Opinion #deeptech
Read time: 04'04''
11 May 2022
Stop being precious about building data infrastructure tools
Unsplash © Matt Artz

Stop being precious about building data infrastructure tools

Most startup founders will agree that having a first-mover's advantage by reducing time to market is an essential part of their long-term success strategy.

One of the best ways to reduce the time to market is to buy, not build, the tools needed to augment the productivity of your team.

In theory, most founders and CTOs understand this concept. The advent of GitHub eliminated the need for internal version control tools. Stripe made building internal payment infrastructure a thing of the past. And no one constructs internal messaging tools or email lists anymore– why bother, when you can purchase Slack?

And yet, many AI-focused startups continue to build their data infrastructure in-house. They think that their use case is special and specific, so it requires in-house tools, and they must hire a team of software engineers to build them.

Trust me, it isn’t, and you don’t.

Building an internal data system takes months. It lengthens the time it takes to get to market, and the result won’t give you an edge over competitors.

With the increase in the accuracy of machine learning models and the decrease in computing power, an AI-focused startup’s main competitive advantage comes from having access to, and training their model on, an abundance of real-world data. Getting to market quickly means getting access to a greater amount of data. Access to that data will improve your model, and that’s what gives your product a competitive edge.

In just the past few years, the data infrastructure software market has expanded tremendously, making it rarely necessary for software engineers to build tools in-house.

AI-focused startups still have a tendency to want to build tools in-house, but, ultimately, using in-house tools will waste valuable engineering resources that can be better spent getting your machine learning model ready for the market.

The attachment to in-house tools

 Not long ago, everything had to be built from scratch, and purchasing data infrastructure solutions from an external vendor wasn’t really an option.

As a result, many AI application companies founded in the late 2010s run on legacy infrastructure – not because it’s a good business decision but because they’ve already paid for the infrastructure’s development. The thinking goes that they built the tools, the tools work for their current use case, and to discontinue use of the tools would be a waste of money.

Welcome to the sunk cost fallacy.

This short-term thinking fails to factor in the spending required to maintain a custom infrastructure and the costs of extending that infrastructure should a new use case arise. From a business standpoint, building in-house tools comes with the additional risk that the team members who built the tools often have the institutional knowledge needed for their upkeep. If they leave, that knowledge leaves with them.

Building internal systems is challenging, their upkeep is costly, and often they don’t meet the needs of the end users. Believe me, I would know. For years, I worked at large financial services institutions. These companies hired top quality engineering teams and spent billions of dollars each year on their internal technology systems. And you know what? Their internal systems still suck.

These days, there’s often a product on the market that is cheaper and orders of magnitudes better than an in-house tool. Just because something was done a certain way, doesn’t mean we should continue to do it that way. In-house tools were the best solution of their time, but that time has passed.

Put your focus on the product 

At their core, most AI-focused companies focus on building machine learning models that can derive valuable insights from data. To get their products to market, these companies must train the model on data until it can make accurate predictions about never-before-seen data. All of the preparation required to train a model– cleaning data, making raw data readable, managing the data pipelines– falls within the remit of a data engineer.

A good data engineer is a costly but worthwhile investment. However, to get the most for their money, companies need to ensure that engineers have the best tools available so that they can work effectively and efficiently.

Often, software engineers don’t build in-house tools with the data engineers in mind, so these tools don’t meet their day-to-day needs. Working with suboptimal tools means that data engineers have to waste time on low value activities (such as writing parsers to transform one data format to another or learning Javascript and Django for web development tooling) and troubleshooting infrastructure problems. These distractions limit their ability to focus on product improvements.

As a startup founder, I want my engineers to focus on our product, and I aim to allocate our engineering resources to making our product better.

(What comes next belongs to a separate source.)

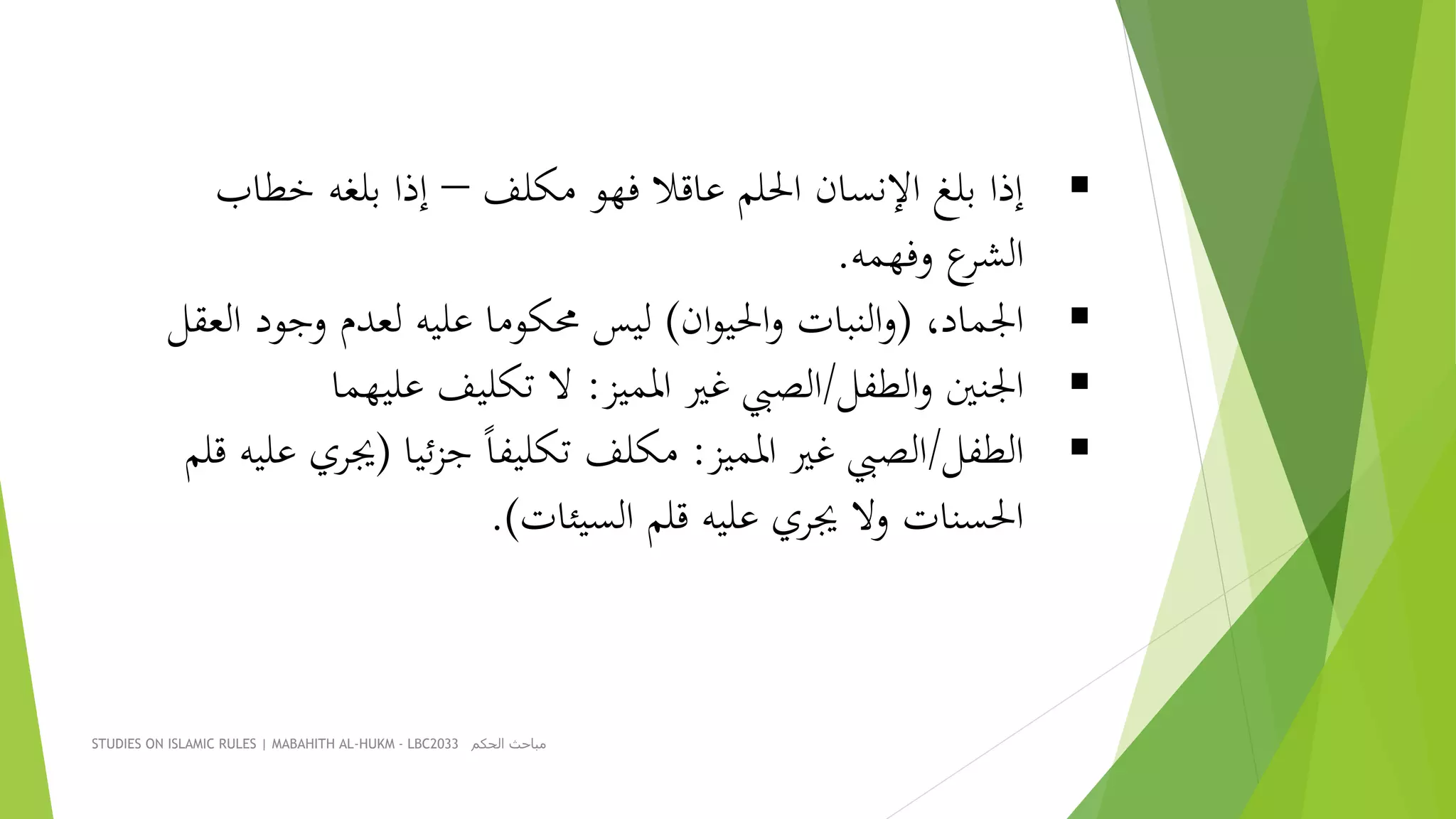 ▪ إذا بلغ الإنسان الحلم عاقلا فهو مكلف – إذا بلغه خطاب الشرع وفهمه.
▪ الجماد، (والنبات والحيوان) ليس محكوما عليه لعدم وجود العقل
▪ الجنين والطفل/الصبي غير المميز: لا تكليف عليهما
▪ الطفل/الصبي غير المميز: مكلف تكليفاً جزئيا (يجري عليه قلم الحسنات ولا يجري عليه قلم السيئات).

STUDIES ON ISLAMIC RULES | MABAHITH AL-HUKM - LBC2033 مباحث الحكم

I have no interest in our team spending their time building in-house tools when we can purchase solutions to problems we encounter.

Recently, our developers need to figure out a way to replicate errors in our front-end code base. It’s a complex problem, and solving it would enable us to better serve our customers. After a few months, we decided that we’d have to build some in-house infrastructure for this task.

Fortunately, around that time, we also hired a new front end engineer, who casually told us that his previous employer had used a software called Rollbar to solve the same problem.

Purchase made. Problem solved.

Building that tool would have been a catastrophic waste of time because it would have taken significant resources and limited our capacity for focusing on more important product-related issues.

Only a few years ago, external solutions weren’t available for most data engineering issues. Now, software stacks are popping up every day, offering specialized solutions, so make the smart decision and don’t be precious about building and using in-house tools.

Ulrik Stig Hansen is the co-founder of Encord. He has been coding since he was 14. He started his career in emerging market rates and FX at JP Morgan. He holds a M.S. in Computer Science from Imperial College London.